5 Minutes With… Macon St. Hilaire

In this series we interview PhD researchers across the arts and humanities in Scotland, and throughout the month of March we’re putting a special focus on women-identifying researchers. In this post, we hear from Macon St. Hilaire, who is a PhD researcher at the University of Glasgow.

A banner for our series with the text '5 minutes with... Macon St. Hilaire' next to a circular image of Macon.

What year are you in, and at what school?

I am in my second year at the University of Glasgow in Economic and Social History.

What’s the working title of your thesis?

‘The Global Scotch whisky industry, 1918-2018’

How would you describe your thesis to someone you just met?

I typically tell people I am a historian of whisky and after I explain that yes, you can do that. I explain that my work is giving a critical look to how the whisky industry in Scotland has been able to achieve global recognition and scale. If they are familiar with the social history of Scotland, I will usually add that my work is explaining how the strength of the whisky industry in Scotland now was possible in contrast to the decline of important industries like textiles and shipbuilding. If someone is not familiar with Scottish history it is usually easy to start a conversation about their stories of friends, family, or even their own experiences with Scotch whisky.

What do you like best about your PhD/research/experience thus far? Least?

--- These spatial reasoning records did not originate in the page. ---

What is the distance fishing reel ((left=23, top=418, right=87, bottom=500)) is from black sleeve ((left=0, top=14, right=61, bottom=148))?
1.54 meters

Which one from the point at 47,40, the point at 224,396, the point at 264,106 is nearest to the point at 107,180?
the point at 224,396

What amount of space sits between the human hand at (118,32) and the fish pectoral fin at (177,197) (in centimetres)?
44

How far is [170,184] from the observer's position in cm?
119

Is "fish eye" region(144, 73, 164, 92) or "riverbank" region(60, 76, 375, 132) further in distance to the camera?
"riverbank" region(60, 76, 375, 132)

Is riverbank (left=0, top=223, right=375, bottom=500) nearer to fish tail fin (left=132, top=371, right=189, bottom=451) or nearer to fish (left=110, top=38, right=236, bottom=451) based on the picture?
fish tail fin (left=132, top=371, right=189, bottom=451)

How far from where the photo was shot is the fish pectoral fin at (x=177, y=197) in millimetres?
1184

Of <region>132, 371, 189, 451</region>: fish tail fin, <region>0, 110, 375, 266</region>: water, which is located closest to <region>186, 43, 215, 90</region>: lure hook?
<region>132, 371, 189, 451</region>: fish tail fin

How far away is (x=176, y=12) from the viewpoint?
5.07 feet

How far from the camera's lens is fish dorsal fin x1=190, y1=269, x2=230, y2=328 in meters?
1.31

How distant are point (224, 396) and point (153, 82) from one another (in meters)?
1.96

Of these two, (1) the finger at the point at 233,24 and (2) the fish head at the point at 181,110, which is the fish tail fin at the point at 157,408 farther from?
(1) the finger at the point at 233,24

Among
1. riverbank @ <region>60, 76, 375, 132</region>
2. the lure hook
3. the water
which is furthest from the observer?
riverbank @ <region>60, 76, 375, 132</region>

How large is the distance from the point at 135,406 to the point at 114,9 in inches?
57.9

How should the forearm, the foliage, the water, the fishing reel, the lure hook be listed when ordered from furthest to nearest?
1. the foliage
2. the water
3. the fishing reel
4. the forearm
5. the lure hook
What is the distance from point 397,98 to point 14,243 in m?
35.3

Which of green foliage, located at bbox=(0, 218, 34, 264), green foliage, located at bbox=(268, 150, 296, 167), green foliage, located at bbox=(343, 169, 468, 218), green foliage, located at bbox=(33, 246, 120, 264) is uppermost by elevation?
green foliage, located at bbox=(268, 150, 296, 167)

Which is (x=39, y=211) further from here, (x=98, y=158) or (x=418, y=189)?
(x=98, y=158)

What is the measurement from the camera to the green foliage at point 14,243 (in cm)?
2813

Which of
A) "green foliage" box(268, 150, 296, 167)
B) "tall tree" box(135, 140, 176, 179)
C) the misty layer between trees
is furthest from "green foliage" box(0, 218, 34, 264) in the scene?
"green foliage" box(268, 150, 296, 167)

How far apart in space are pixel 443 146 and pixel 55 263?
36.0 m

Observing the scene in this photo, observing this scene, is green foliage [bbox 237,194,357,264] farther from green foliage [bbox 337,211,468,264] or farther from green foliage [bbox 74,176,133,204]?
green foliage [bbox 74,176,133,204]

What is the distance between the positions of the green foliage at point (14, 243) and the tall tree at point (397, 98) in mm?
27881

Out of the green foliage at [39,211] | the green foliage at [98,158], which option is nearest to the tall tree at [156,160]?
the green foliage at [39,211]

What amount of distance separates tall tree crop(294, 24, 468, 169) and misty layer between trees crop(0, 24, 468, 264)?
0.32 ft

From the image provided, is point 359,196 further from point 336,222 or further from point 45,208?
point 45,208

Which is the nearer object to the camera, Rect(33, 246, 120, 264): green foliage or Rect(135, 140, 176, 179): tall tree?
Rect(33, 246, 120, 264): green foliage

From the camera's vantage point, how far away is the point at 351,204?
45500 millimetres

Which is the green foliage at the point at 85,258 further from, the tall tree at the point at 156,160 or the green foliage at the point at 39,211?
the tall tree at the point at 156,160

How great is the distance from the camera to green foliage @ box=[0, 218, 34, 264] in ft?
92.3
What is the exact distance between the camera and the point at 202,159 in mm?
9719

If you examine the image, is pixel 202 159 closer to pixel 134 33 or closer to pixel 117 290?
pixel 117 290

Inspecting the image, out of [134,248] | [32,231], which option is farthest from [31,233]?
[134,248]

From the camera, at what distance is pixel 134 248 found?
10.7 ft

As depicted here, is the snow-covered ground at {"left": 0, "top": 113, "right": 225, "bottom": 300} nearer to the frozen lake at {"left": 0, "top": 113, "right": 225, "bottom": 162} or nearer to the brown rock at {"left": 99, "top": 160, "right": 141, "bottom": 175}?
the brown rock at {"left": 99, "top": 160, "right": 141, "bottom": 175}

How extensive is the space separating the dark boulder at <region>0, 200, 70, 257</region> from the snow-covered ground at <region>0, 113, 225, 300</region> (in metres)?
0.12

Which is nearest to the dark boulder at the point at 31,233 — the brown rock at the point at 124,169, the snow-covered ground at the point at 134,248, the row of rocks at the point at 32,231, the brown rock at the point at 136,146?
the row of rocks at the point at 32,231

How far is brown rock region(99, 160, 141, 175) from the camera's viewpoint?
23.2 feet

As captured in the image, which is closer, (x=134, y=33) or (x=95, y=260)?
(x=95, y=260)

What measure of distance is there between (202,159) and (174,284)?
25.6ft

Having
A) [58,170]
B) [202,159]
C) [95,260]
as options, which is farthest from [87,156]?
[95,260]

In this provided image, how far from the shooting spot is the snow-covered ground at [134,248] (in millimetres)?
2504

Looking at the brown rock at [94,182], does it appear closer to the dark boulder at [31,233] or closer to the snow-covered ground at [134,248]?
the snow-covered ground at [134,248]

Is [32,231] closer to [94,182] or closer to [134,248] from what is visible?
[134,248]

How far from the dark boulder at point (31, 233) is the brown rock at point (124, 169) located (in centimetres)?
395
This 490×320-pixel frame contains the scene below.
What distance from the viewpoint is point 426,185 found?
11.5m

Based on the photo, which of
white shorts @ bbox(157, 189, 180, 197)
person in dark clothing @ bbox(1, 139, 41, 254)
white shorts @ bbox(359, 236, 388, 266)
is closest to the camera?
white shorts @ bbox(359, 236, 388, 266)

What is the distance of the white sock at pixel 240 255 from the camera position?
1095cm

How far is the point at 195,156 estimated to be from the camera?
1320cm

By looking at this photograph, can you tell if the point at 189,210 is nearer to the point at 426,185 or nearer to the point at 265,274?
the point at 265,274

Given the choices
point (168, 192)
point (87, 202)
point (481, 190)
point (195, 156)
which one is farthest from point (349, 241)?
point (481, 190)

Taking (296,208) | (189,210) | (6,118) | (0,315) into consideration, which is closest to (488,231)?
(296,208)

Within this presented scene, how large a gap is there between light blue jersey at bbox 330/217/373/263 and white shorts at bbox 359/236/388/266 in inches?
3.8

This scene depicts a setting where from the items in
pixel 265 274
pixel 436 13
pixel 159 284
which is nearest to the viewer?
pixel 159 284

I understood that working on a PhD can be very isolating, but I have found that I have, even despite the pandemic, a vibrant social network through both my college and subject but also through larger social culture in Glasgow (and digitally). There have been opportunities for me to connect with people working in the whisky industry or those who have a made learning about whisky a hobby. I am fortunate that I have also made friends within my college and subject because it gives me someone to talk with who understands the experience.

The thing that I have liked the least is that it can be very difficult to know what is going to happen or what to expect from University guidance about the PhD process. I have relied on my social network so much because it can be hard to get a straight answer. Maybe it’s a difference in academic systems since I am an international student, but it has been hard at times for me to get used to there not being a clear outline of how things will go. It could also be a difference in how the PhD is from, say, an undergraduate or post-graduate programme where modules are set out for you.

What do you wish you’d known going into your PhD program?

I try not to dwell too much on things that I can not change from the past, but I think on reflection that I could be nicer to myself when it comes to resiliency. I knew that going into my PhD I would need to work hard on my work habits and keep up with certain tasks. The pandemic has impacted my research project and I have had to adjust to the realities of access with archives closed for most of the last year. Limited archive material is normal for historical research, sometimes you think you will open a box that will have that missing piece and it is completely empty. However, I think the pandemic has really exacerbated a challenging task (for everyone) and I have had to start and stop research plans, which can after a time wear your motivation down. So, what I think I would like to have known is that it is okay to be disappointed that things did not work out as planned even though I really wanted them to, but that there will still be space to answer my research question and many things left to write.

What do you do for fun outside of academia?

I really enjoy watching the wholesome but competitive ‘making’ shows like Bake Off, Pottery Throw Down, Sewing Bee, or recently I have started watching Drawers Off. I am fiercely competitive myself so watching these shows inspires me. I find enjoyment from making things whether it’s a cake or a drawing. I am looking forward to days ahead where I can get back to exploring charity shops and I will never take for granted so many museums on my doorstep. While I can’t get out to explore around Scotland now, I have enjoyed getting to have zoom dance parties with friends – that little bolt of movement, joy and not being too serious is a balm. Hopefully I will be out traipsing all over the countryside soon.